Spread the joy
The theme yesterday, though it was not particularly coherent, was one of optimism. Investors continued to celebrate Sunday's French election result and they even managed to muster a little enthusiasm for the US president's imminent announcement on tax cuts. But the joy was not spread evenly.
Tuesday's winner was easy enough to justify. The krona strengthened by 0.8%, having been given a leg up by a fall in Swedish unemployment from 7.4% to 6.8%. It put the krona in the leading position for the week with a net gain of 2.1%. At the back of the field for the second time in three days the Japanese yen was down by 1.6% as a result of the evaporation in demand for safe havens. The yen's 2.6% decline over the last seven days leaves it at the back of the field.

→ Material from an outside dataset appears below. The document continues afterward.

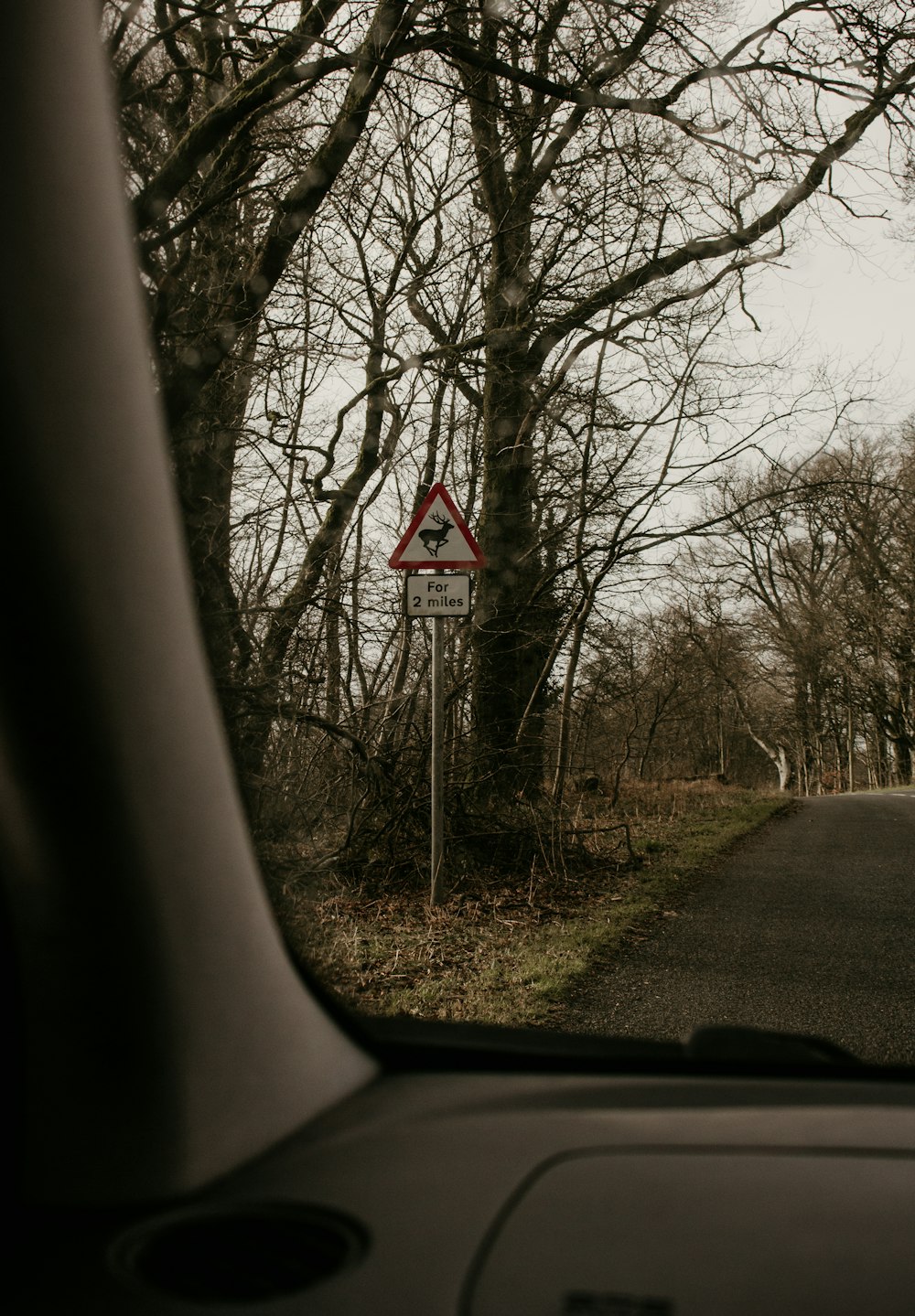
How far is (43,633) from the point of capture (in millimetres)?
1676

The antipodeans did not benefit from the risk-on mood. Australia's dollar lost a net cent and a half to sterling after investors took a dim view of a lower-than-expected headline rate of inflation. At 2.1% it failed to match the 2.2% forecast. That figure also hurt the Kiwi, which was already on the retreat. It lost a net two and a half cents on the day.
Trump's tax plan
The US president is expected to reveal today his plan to slash corporate taxes. Anticipation of that announcement was of greater benefit to US equities than to the dollar. In Europe there was speculation that the ECB might be girding its loins to begin considering a possible wind-down of its quantitative easing programme.
Talk of a 10% tax on repatriated US corporate profits currently held offshore was positive for share prices but less so for the dollar. Investors suspect that the plan will not easily win congressional approval. The US dollar was down by half a cent on the day and the Canadian dollar took a proportionally-similar hit as it was dragged down by the Greenback.
The euro added a third of a cent, helped by speculation about European Central Bank policy. The story there was that the Governing Council might start to tone down its commitment to easing-without-end, not at tomorrow's meeting but at the following one in June.
Sterling could only manage third place, behind the krona and the euro, but it achieved it without any fuss or bother. On average the pound is unchanged on the week against the other major currencies. It is the clear leader over the last month, with an average gain of 3.5%.
Figures on Tuesday morning showed Britain's deficit - the gap between tax receipts and public spending - narrowing by 28% in the year to March. That took government borrowing to lowest level since 2008. The news did not do a lot for sterling but it did no harm.
There are no UK ecostats on today's agenda. The highlight will be Canadian retail sales, which are expected to be flat on the month.